If you model this in your favorite analysis software as frame elements but with pinned connections and then apply the UDL directly to the rafter you will get the higher (double) tension force in the ceiling joist....this is the correct model.

RE: Timber rafter ceiling joist connection

Another way to understand this is to calculate the compression in the top chord or rafter as the vector equivalent of the reaction at support, then calculate the tension in bottom chord/ceiling joist as the vector equivalent of the top chord/rafter.

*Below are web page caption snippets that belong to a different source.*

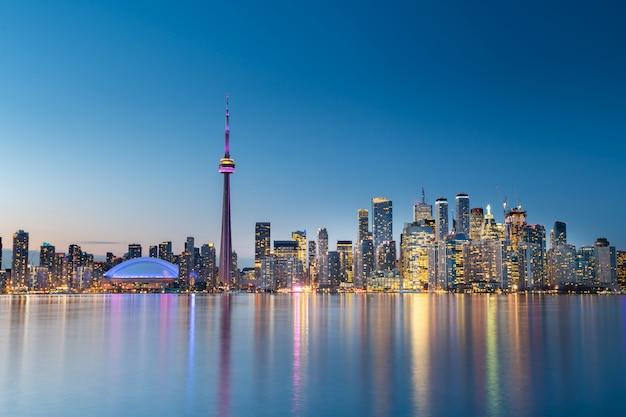 夜、カナダのオンタリオ州トロントの街のスカイライン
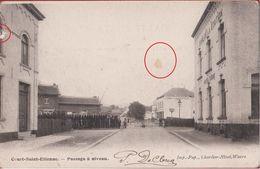 Court-Saint-Etienne Passage A Niveau (carte Un Peu Abimée) - Court-Saint-Etienne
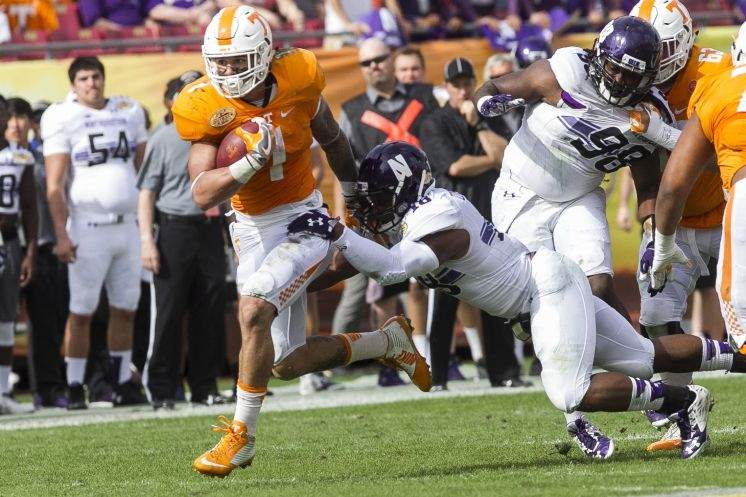 Tennessee runs over Northwestern in Outback Bowl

If you use the method of joints approach for a truss with few panel points or for this rafter/ridge board and tensioned ceiling joist example, you just aren't getting the true picture. Or: envision a truss that has its first panel point very close to the reaction. In that case, you will get closer to the correct numbers, as opposed to the truss with few panel points. In both trusses, the bottom chord tension should be equal, in reality.

RE: Timber rafter ceiling joist connection

TTK/SacreBlue
"apply the UDL directly to the rafter you will get the higher (double) tension force in the ceiling joist"
If this is the result you got there is a problem somewhere.
I analysed the pinned truss with both the UDL and 459 lb load at the apex and obtained identical tie tensions (the lower value). This result appears to be backed-up by the framingdesign.com results.
I agree the rafter results are different, the UDL case obviously has shear and moment, however the average of the varying axial compression is equal to the apex point load case (by my software results).

What you are telling me is that the tie tension force is identical for the same total load, whether applied as a UDL or single midspan point load. I'm convinced that can't be the case.

Cheers

RE: Timber rafter ceiling joist connection

(OP)
using method of section and take a moment about the apex, then ceiling joist tension force will be the lower one, which is the same as computer run, I think you should draw the FBD.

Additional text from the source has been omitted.